* Document
============

DOI: 10.4324/9780080481319-1

1 Introduction

DOI: 10.4324/9780080481319-2
Streaming media is an exciting addition to the rich media producers’ toolbox. Just as the cinema and radio were ousted by television as the primary mass communication medium, streaming is set to transform the World Wide Web. The original text-based standards of the Web have been stretched far beyond the original functionality of the core protocols to incorporate images and animation, yet video and audio are accepted as the most natural way to communicate. Through the experience of television, we now have come to expect video to be the primary vehicle for the dissemination of knowledge and entertainment. This has driven the continuing developments that now allow video to be delivered over the Internet as a live stream.
Streaming has been heralded by many as an alternative delivery channel to conventional radio and television – video over IP. But that is a narrow view; streaming can be at its most compelling when its special strengths are exploited. As part of an interactive rich media presentation it becomes a whole new communication channel that can compete in its own right with print, radio, television, and the text-based Web.

500 years of print development

It took 500 years from the time Gutenberg introduced the printing press to reach the electronic book of today. In the short period of the last 10 years, we have moved from the textual web page to rich media. Some of the main components of the illuminated manuscript still exist in the web page. The illustrated drop-capital (called an historiated initial) and the floral borders or marginalia have been replaced by the GIF image. The illustrations, engravings, and half-tones of the print medium are now JPEG images. But the elements of the web page are not that different from the books of 1500.
We can thank Tim Berners-Lee for the development of the hypertext markup language (HTML) that has exploded into a whole new way of communicating.
Most businesses today place great reliance on a company web site to provide information about their products and services, along with a host of corporate information and possibly file downloads. Soon after its inception, the Web was exploited as a medium that could be used to sell products and services. But if the sales department wanted to give a presentation to a customer, the only ways open to them were either face-to-face or through the medium of television.
Figure 1.1 The evolution of text on a page.

100 years of the moving image

The moving image, by contrast, has been around for only 100 years. Since the development of cinematography in the 1890s by the Lumière brothers and Edison, the movie has become part of our general culture and entertainment. Fifty years later the television was introduced to the public, bringing moving images into the home. Film and television textual content has always been simple, limited to a few lines of text, a lower third, and a logo. The low vertical resolution of standard definition television does not allow the use of small character heights. Some cable television news stations are transmitting a more weblike design. The main video program is squeezed back and additional content is displayed in sidebars and banners. Interactivity with the viewer, however, is lacking. Television can support a limited interactivity: voting by responding to a short list of different choices, and on-screen navigation.

============

* Required work
1. In the streaming media introduction, who developed cinematography in the 1890s?
2. Reproduce the passage of the streaming media introduction that starts at "500 years of" and finishes at "books of 1500.".

Stored items
============

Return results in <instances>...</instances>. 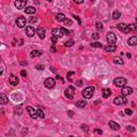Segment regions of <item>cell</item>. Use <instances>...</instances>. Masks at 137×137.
I'll list each match as a JSON object with an SVG mask.
<instances>
[{
  "mask_svg": "<svg viewBox=\"0 0 137 137\" xmlns=\"http://www.w3.org/2000/svg\"><path fill=\"white\" fill-rule=\"evenodd\" d=\"M81 94H83V96L85 98H91L92 96H93V94H94V87L93 86H89V87H87L86 89L83 90Z\"/></svg>",
  "mask_w": 137,
  "mask_h": 137,
  "instance_id": "cell-1",
  "label": "cell"
},
{
  "mask_svg": "<svg viewBox=\"0 0 137 137\" xmlns=\"http://www.w3.org/2000/svg\"><path fill=\"white\" fill-rule=\"evenodd\" d=\"M113 83H115L116 87H119V88H122L124 86H126L127 83V80L123 77H117V78L113 79Z\"/></svg>",
  "mask_w": 137,
  "mask_h": 137,
  "instance_id": "cell-2",
  "label": "cell"
},
{
  "mask_svg": "<svg viewBox=\"0 0 137 137\" xmlns=\"http://www.w3.org/2000/svg\"><path fill=\"white\" fill-rule=\"evenodd\" d=\"M127 103V98H126L125 95H120L117 96V98L113 100V104L115 105H124Z\"/></svg>",
  "mask_w": 137,
  "mask_h": 137,
  "instance_id": "cell-3",
  "label": "cell"
},
{
  "mask_svg": "<svg viewBox=\"0 0 137 137\" xmlns=\"http://www.w3.org/2000/svg\"><path fill=\"white\" fill-rule=\"evenodd\" d=\"M74 90H75V88L72 87V86H70L68 88H66L65 91H64V95H65V98H68V100H72V98H74Z\"/></svg>",
  "mask_w": 137,
  "mask_h": 137,
  "instance_id": "cell-4",
  "label": "cell"
},
{
  "mask_svg": "<svg viewBox=\"0 0 137 137\" xmlns=\"http://www.w3.org/2000/svg\"><path fill=\"white\" fill-rule=\"evenodd\" d=\"M44 86L47 88V89H54L56 86V80L54 78H46L44 81Z\"/></svg>",
  "mask_w": 137,
  "mask_h": 137,
  "instance_id": "cell-5",
  "label": "cell"
},
{
  "mask_svg": "<svg viewBox=\"0 0 137 137\" xmlns=\"http://www.w3.org/2000/svg\"><path fill=\"white\" fill-rule=\"evenodd\" d=\"M117 28L120 31L123 32V33H128V32L132 30L131 29V26L126 25V24H124V23H121V24H119V25H117Z\"/></svg>",
  "mask_w": 137,
  "mask_h": 137,
  "instance_id": "cell-6",
  "label": "cell"
},
{
  "mask_svg": "<svg viewBox=\"0 0 137 137\" xmlns=\"http://www.w3.org/2000/svg\"><path fill=\"white\" fill-rule=\"evenodd\" d=\"M106 40L109 44H113V43H116V41H117V36H116V34L113 33V32H108L107 36H106Z\"/></svg>",
  "mask_w": 137,
  "mask_h": 137,
  "instance_id": "cell-7",
  "label": "cell"
},
{
  "mask_svg": "<svg viewBox=\"0 0 137 137\" xmlns=\"http://www.w3.org/2000/svg\"><path fill=\"white\" fill-rule=\"evenodd\" d=\"M26 109H27L28 113L30 115V117H31L32 119H36V118H39V116H38V110H35L34 108H32L31 106H28Z\"/></svg>",
  "mask_w": 137,
  "mask_h": 137,
  "instance_id": "cell-8",
  "label": "cell"
},
{
  "mask_svg": "<svg viewBox=\"0 0 137 137\" xmlns=\"http://www.w3.org/2000/svg\"><path fill=\"white\" fill-rule=\"evenodd\" d=\"M15 6H16V9H18V10H20V9H24L26 6V4H27V0H15Z\"/></svg>",
  "mask_w": 137,
  "mask_h": 137,
  "instance_id": "cell-9",
  "label": "cell"
},
{
  "mask_svg": "<svg viewBox=\"0 0 137 137\" xmlns=\"http://www.w3.org/2000/svg\"><path fill=\"white\" fill-rule=\"evenodd\" d=\"M132 93H133V89L131 87H126V86L122 87V89H121V94H122V95L127 96V95H130V94H132Z\"/></svg>",
  "mask_w": 137,
  "mask_h": 137,
  "instance_id": "cell-10",
  "label": "cell"
},
{
  "mask_svg": "<svg viewBox=\"0 0 137 137\" xmlns=\"http://www.w3.org/2000/svg\"><path fill=\"white\" fill-rule=\"evenodd\" d=\"M16 25L18 28H24L26 26V18L23 16H19L18 18L16 19Z\"/></svg>",
  "mask_w": 137,
  "mask_h": 137,
  "instance_id": "cell-11",
  "label": "cell"
},
{
  "mask_svg": "<svg viewBox=\"0 0 137 137\" xmlns=\"http://www.w3.org/2000/svg\"><path fill=\"white\" fill-rule=\"evenodd\" d=\"M51 35H55L59 39V38H62L64 34H63V32H62L61 28H56V29H54L53 31H51Z\"/></svg>",
  "mask_w": 137,
  "mask_h": 137,
  "instance_id": "cell-12",
  "label": "cell"
},
{
  "mask_svg": "<svg viewBox=\"0 0 137 137\" xmlns=\"http://www.w3.org/2000/svg\"><path fill=\"white\" fill-rule=\"evenodd\" d=\"M35 29H34L32 26H28V27H26V34H27L29 38H31V36H33L34 34H35Z\"/></svg>",
  "mask_w": 137,
  "mask_h": 137,
  "instance_id": "cell-13",
  "label": "cell"
},
{
  "mask_svg": "<svg viewBox=\"0 0 137 137\" xmlns=\"http://www.w3.org/2000/svg\"><path fill=\"white\" fill-rule=\"evenodd\" d=\"M9 81H10V83L12 86H16L17 83H18V78H17L16 76H15L14 74H11L10 75V77H9Z\"/></svg>",
  "mask_w": 137,
  "mask_h": 137,
  "instance_id": "cell-14",
  "label": "cell"
},
{
  "mask_svg": "<svg viewBox=\"0 0 137 137\" xmlns=\"http://www.w3.org/2000/svg\"><path fill=\"white\" fill-rule=\"evenodd\" d=\"M103 48H104L105 51H108V53H113V51L116 50L117 46H116L115 44H109V45H106V46H104Z\"/></svg>",
  "mask_w": 137,
  "mask_h": 137,
  "instance_id": "cell-15",
  "label": "cell"
},
{
  "mask_svg": "<svg viewBox=\"0 0 137 137\" xmlns=\"http://www.w3.org/2000/svg\"><path fill=\"white\" fill-rule=\"evenodd\" d=\"M36 33H38L39 38L42 39V40H43V39L45 38V33H46V30H45L44 28H39L38 31H36Z\"/></svg>",
  "mask_w": 137,
  "mask_h": 137,
  "instance_id": "cell-16",
  "label": "cell"
},
{
  "mask_svg": "<svg viewBox=\"0 0 137 137\" xmlns=\"http://www.w3.org/2000/svg\"><path fill=\"white\" fill-rule=\"evenodd\" d=\"M0 103H1L2 105H5L6 103H9L8 96H6L4 93H1V94H0Z\"/></svg>",
  "mask_w": 137,
  "mask_h": 137,
  "instance_id": "cell-17",
  "label": "cell"
},
{
  "mask_svg": "<svg viewBox=\"0 0 137 137\" xmlns=\"http://www.w3.org/2000/svg\"><path fill=\"white\" fill-rule=\"evenodd\" d=\"M127 44L131 45V46H135L137 45V36H132L127 40Z\"/></svg>",
  "mask_w": 137,
  "mask_h": 137,
  "instance_id": "cell-18",
  "label": "cell"
},
{
  "mask_svg": "<svg viewBox=\"0 0 137 137\" xmlns=\"http://www.w3.org/2000/svg\"><path fill=\"white\" fill-rule=\"evenodd\" d=\"M108 125L110 126L113 130H115V131H118V130H120V125L118 123H116L115 121H109L108 122Z\"/></svg>",
  "mask_w": 137,
  "mask_h": 137,
  "instance_id": "cell-19",
  "label": "cell"
},
{
  "mask_svg": "<svg viewBox=\"0 0 137 137\" xmlns=\"http://www.w3.org/2000/svg\"><path fill=\"white\" fill-rule=\"evenodd\" d=\"M25 12H26V14H34V13L36 12V9L33 8V6H27V8L25 9Z\"/></svg>",
  "mask_w": 137,
  "mask_h": 137,
  "instance_id": "cell-20",
  "label": "cell"
},
{
  "mask_svg": "<svg viewBox=\"0 0 137 137\" xmlns=\"http://www.w3.org/2000/svg\"><path fill=\"white\" fill-rule=\"evenodd\" d=\"M64 19H65V15L64 14H62V13L56 14V20L57 21H64Z\"/></svg>",
  "mask_w": 137,
  "mask_h": 137,
  "instance_id": "cell-21",
  "label": "cell"
},
{
  "mask_svg": "<svg viewBox=\"0 0 137 137\" xmlns=\"http://www.w3.org/2000/svg\"><path fill=\"white\" fill-rule=\"evenodd\" d=\"M111 94V90L108 89V88H105V89H103V98H107L109 95Z\"/></svg>",
  "mask_w": 137,
  "mask_h": 137,
  "instance_id": "cell-22",
  "label": "cell"
},
{
  "mask_svg": "<svg viewBox=\"0 0 137 137\" xmlns=\"http://www.w3.org/2000/svg\"><path fill=\"white\" fill-rule=\"evenodd\" d=\"M42 55V51L40 50H32L31 53H30V57L31 58H35V57H39V56Z\"/></svg>",
  "mask_w": 137,
  "mask_h": 137,
  "instance_id": "cell-23",
  "label": "cell"
},
{
  "mask_svg": "<svg viewBox=\"0 0 137 137\" xmlns=\"http://www.w3.org/2000/svg\"><path fill=\"white\" fill-rule=\"evenodd\" d=\"M86 105H87L86 101H78V102L76 103V106L79 107V108H83V107H86Z\"/></svg>",
  "mask_w": 137,
  "mask_h": 137,
  "instance_id": "cell-24",
  "label": "cell"
},
{
  "mask_svg": "<svg viewBox=\"0 0 137 137\" xmlns=\"http://www.w3.org/2000/svg\"><path fill=\"white\" fill-rule=\"evenodd\" d=\"M113 63L115 64H123V60H122V58H120V57H115L113 58Z\"/></svg>",
  "mask_w": 137,
  "mask_h": 137,
  "instance_id": "cell-25",
  "label": "cell"
},
{
  "mask_svg": "<svg viewBox=\"0 0 137 137\" xmlns=\"http://www.w3.org/2000/svg\"><path fill=\"white\" fill-rule=\"evenodd\" d=\"M120 16H121V14H120L119 11H115V12H113V19H118Z\"/></svg>",
  "mask_w": 137,
  "mask_h": 137,
  "instance_id": "cell-26",
  "label": "cell"
},
{
  "mask_svg": "<svg viewBox=\"0 0 137 137\" xmlns=\"http://www.w3.org/2000/svg\"><path fill=\"white\" fill-rule=\"evenodd\" d=\"M73 45H74V41L70 40V41H66L65 44H64V46H65V47H72Z\"/></svg>",
  "mask_w": 137,
  "mask_h": 137,
  "instance_id": "cell-27",
  "label": "cell"
},
{
  "mask_svg": "<svg viewBox=\"0 0 137 137\" xmlns=\"http://www.w3.org/2000/svg\"><path fill=\"white\" fill-rule=\"evenodd\" d=\"M91 46H92V47H96V48H100V47H103V44H102V43L95 42V43H92Z\"/></svg>",
  "mask_w": 137,
  "mask_h": 137,
  "instance_id": "cell-28",
  "label": "cell"
},
{
  "mask_svg": "<svg viewBox=\"0 0 137 137\" xmlns=\"http://www.w3.org/2000/svg\"><path fill=\"white\" fill-rule=\"evenodd\" d=\"M38 116H39V118H41V119H43V118L45 117V115H44V113H43L42 109H39L38 110Z\"/></svg>",
  "mask_w": 137,
  "mask_h": 137,
  "instance_id": "cell-29",
  "label": "cell"
},
{
  "mask_svg": "<svg viewBox=\"0 0 137 137\" xmlns=\"http://www.w3.org/2000/svg\"><path fill=\"white\" fill-rule=\"evenodd\" d=\"M63 23H64V25H65V26H71V25H72V20H71V19H68V18L64 19Z\"/></svg>",
  "mask_w": 137,
  "mask_h": 137,
  "instance_id": "cell-30",
  "label": "cell"
},
{
  "mask_svg": "<svg viewBox=\"0 0 137 137\" xmlns=\"http://www.w3.org/2000/svg\"><path fill=\"white\" fill-rule=\"evenodd\" d=\"M61 30H62V32H63V34H68H68L72 33V32H71L68 29H65V28H63V27L61 28Z\"/></svg>",
  "mask_w": 137,
  "mask_h": 137,
  "instance_id": "cell-31",
  "label": "cell"
},
{
  "mask_svg": "<svg viewBox=\"0 0 137 137\" xmlns=\"http://www.w3.org/2000/svg\"><path fill=\"white\" fill-rule=\"evenodd\" d=\"M95 27H96V29H98V30H102L103 29V25L101 23H98V21L95 24Z\"/></svg>",
  "mask_w": 137,
  "mask_h": 137,
  "instance_id": "cell-32",
  "label": "cell"
},
{
  "mask_svg": "<svg viewBox=\"0 0 137 137\" xmlns=\"http://www.w3.org/2000/svg\"><path fill=\"white\" fill-rule=\"evenodd\" d=\"M124 111H125V115H127V116H132V113H133L132 109H128V108H126Z\"/></svg>",
  "mask_w": 137,
  "mask_h": 137,
  "instance_id": "cell-33",
  "label": "cell"
},
{
  "mask_svg": "<svg viewBox=\"0 0 137 137\" xmlns=\"http://www.w3.org/2000/svg\"><path fill=\"white\" fill-rule=\"evenodd\" d=\"M130 26H131V29H132V30L137 31V23L136 24H132V25H130Z\"/></svg>",
  "mask_w": 137,
  "mask_h": 137,
  "instance_id": "cell-34",
  "label": "cell"
},
{
  "mask_svg": "<svg viewBox=\"0 0 137 137\" xmlns=\"http://www.w3.org/2000/svg\"><path fill=\"white\" fill-rule=\"evenodd\" d=\"M126 130H127V131H130V132H135V128H134V126H131V125L126 126Z\"/></svg>",
  "mask_w": 137,
  "mask_h": 137,
  "instance_id": "cell-35",
  "label": "cell"
},
{
  "mask_svg": "<svg viewBox=\"0 0 137 137\" xmlns=\"http://www.w3.org/2000/svg\"><path fill=\"white\" fill-rule=\"evenodd\" d=\"M98 38H100L98 33H93V34H92V39H93V40H98Z\"/></svg>",
  "mask_w": 137,
  "mask_h": 137,
  "instance_id": "cell-36",
  "label": "cell"
},
{
  "mask_svg": "<svg viewBox=\"0 0 137 137\" xmlns=\"http://www.w3.org/2000/svg\"><path fill=\"white\" fill-rule=\"evenodd\" d=\"M20 75H21L23 77H26V76H27V72H26L25 70H21V71H20Z\"/></svg>",
  "mask_w": 137,
  "mask_h": 137,
  "instance_id": "cell-37",
  "label": "cell"
},
{
  "mask_svg": "<svg viewBox=\"0 0 137 137\" xmlns=\"http://www.w3.org/2000/svg\"><path fill=\"white\" fill-rule=\"evenodd\" d=\"M57 40H58V38H57V36H55V35H51V42H53V43H56V42H57Z\"/></svg>",
  "mask_w": 137,
  "mask_h": 137,
  "instance_id": "cell-38",
  "label": "cell"
},
{
  "mask_svg": "<svg viewBox=\"0 0 137 137\" xmlns=\"http://www.w3.org/2000/svg\"><path fill=\"white\" fill-rule=\"evenodd\" d=\"M35 68H38L39 71H42V70H44V66H43V65H41V64H38V65H36Z\"/></svg>",
  "mask_w": 137,
  "mask_h": 137,
  "instance_id": "cell-39",
  "label": "cell"
},
{
  "mask_svg": "<svg viewBox=\"0 0 137 137\" xmlns=\"http://www.w3.org/2000/svg\"><path fill=\"white\" fill-rule=\"evenodd\" d=\"M76 85H77V87H81V85H83V81H81V80L76 81Z\"/></svg>",
  "mask_w": 137,
  "mask_h": 137,
  "instance_id": "cell-40",
  "label": "cell"
},
{
  "mask_svg": "<svg viewBox=\"0 0 137 137\" xmlns=\"http://www.w3.org/2000/svg\"><path fill=\"white\" fill-rule=\"evenodd\" d=\"M29 21H30V23H35V21H36V18H35V17H34V18L32 17V18L29 19Z\"/></svg>",
  "mask_w": 137,
  "mask_h": 137,
  "instance_id": "cell-41",
  "label": "cell"
},
{
  "mask_svg": "<svg viewBox=\"0 0 137 137\" xmlns=\"http://www.w3.org/2000/svg\"><path fill=\"white\" fill-rule=\"evenodd\" d=\"M81 128H83V131H86V132H87V131H88V126L87 125H81Z\"/></svg>",
  "mask_w": 137,
  "mask_h": 137,
  "instance_id": "cell-42",
  "label": "cell"
},
{
  "mask_svg": "<svg viewBox=\"0 0 137 137\" xmlns=\"http://www.w3.org/2000/svg\"><path fill=\"white\" fill-rule=\"evenodd\" d=\"M74 2H75V3H83V0H74Z\"/></svg>",
  "mask_w": 137,
  "mask_h": 137,
  "instance_id": "cell-43",
  "label": "cell"
},
{
  "mask_svg": "<svg viewBox=\"0 0 137 137\" xmlns=\"http://www.w3.org/2000/svg\"><path fill=\"white\" fill-rule=\"evenodd\" d=\"M73 17H74V18H75V19H76V20H77V21H78V23H79V24H81V21H80V19H79V17H78V16H73Z\"/></svg>",
  "mask_w": 137,
  "mask_h": 137,
  "instance_id": "cell-44",
  "label": "cell"
},
{
  "mask_svg": "<svg viewBox=\"0 0 137 137\" xmlns=\"http://www.w3.org/2000/svg\"><path fill=\"white\" fill-rule=\"evenodd\" d=\"M56 78H57L58 80H60V81H62V83H63V80H62V78L59 76V75H57V76H56Z\"/></svg>",
  "mask_w": 137,
  "mask_h": 137,
  "instance_id": "cell-45",
  "label": "cell"
},
{
  "mask_svg": "<svg viewBox=\"0 0 137 137\" xmlns=\"http://www.w3.org/2000/svg\"><path fill=\"white\" fill-rule=\"evenodd\" d=\"M50 50H51V51H53V53H56V48H55V46L50 47Z\"/></svg>",
  "mask_w": 137,
  "mask_h": 137,
  "instance_id": "cell-46",
  "label": "cell"
},
{
  "mask_svg": "<svg viewBox=\"0 0 137 137\" xmlns=\"http://www.w3.org/2000/svg\"><path fill=\"white\" fill-rule=\"evenodd\" d=\"M72 75H74V72H70V73H68V76H72Z\"/></svg>",
  "mask_w": 137,
  "mask_h": 137,
  "instance_id": "cell-47",
  "label": "cell"
},
{
  "mask_svg": "<svg viewBox=\"0 0 137 137\" xmlns=\"http://www.w3.org/2000/svg\"><path fill=\"white\" fill-rule=\"evenodd\" d=\"M20 64H21V65H25V64H26V65H27V62H25V61H21V62H20Z\"/></svg>",
  "mask_w": 137,
  "mask_h": 137,
  "instance_id": "cell-48",
  "label": "cell"
},
{
  "mask_svg": "<svg viewBox=\"0 0 137 137\" xmlns=\"http://www.w3.org/2000/svg\"><path fill=\"white\" fill-rule=\"evenodd\" d=\"M96 132H98V134H102V131H101V130H96Z\"/></svg>",
  "mask_w": 137,
  "mask_h": 137,
  "instance_id": "cell-49",
  "label": "cell"
},
{
  "mask_svg": "<svg viewBox=\"0 0 137 137\" xmlns=\"http://www.w3.org/2000/svg\"><path fill=\"white\" fill-rule=\"evenodd\" d=\"M50 71H53V72H56V70L54 68H50Z\"/></svg>",
  "mask_w": 137,
  "mask_h": 137,
  "instance_id": "cell-50",
  "label": "cell"
},
{
  "mask_svg": "<svg viewBox=\"0 0 137 137\" xmlns=\"http://www.w3.org/2000/svg\"><path fill=\"white\" fill-rule=\"evenodd\" d=\"M46 1H48V2H51V0H46Z\"/></svg>",
  "mask_w": 137,
  "mask_h": 137,
  "instance_id": "cell-51",
  "label": "cell"
},
{
  "mask_svg": "<svg viewBox=\"0 0 137 137\" xmlns=\"http://www.w3.org/2000/svg\"><path fill=\"white\" fill-rule=\"evenodd\" d=\"M91 1H92V2H93V1H95V0H91Z\"/></svg>",
  "mask_w": 137,
  "mask_h": 137,
  "instance_id": "cell-52",
  "label": "cell"
},
{
  "mask_svg": "<svg viewBox=\"0 0 137 137\" xmlns=\"http://www.w3.org/2000/svg\"><path fill=\"white\" fill-rule=\"evenodd\" d=\"M136 23H137V17H136Z\"/></svg>",
  "mask_w": 137,
  "mask_h": 137,
  "instance_id": "cell-53",
  "label": "cell"
}]
</instances>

============

* Solutions in order
1. The Lumière brothers and Edison.

2.
500 years of print development

It took 500 years from the time Gutenberg introduced the printing press to reach the electronic book of today. In the short period of the last 10 years, we have moved from the textual web page to rich media. Some of the main components of the illuminated manuscript still exist in the web page. The illustrated drop-capital (called an historiated initial) and the floral borders or marginalia have been replaced by the GIF image. The illustrations, engravings, and half-tones of the print medium are now JPEG images. But the elements of the web page are not that different from the books of 1500.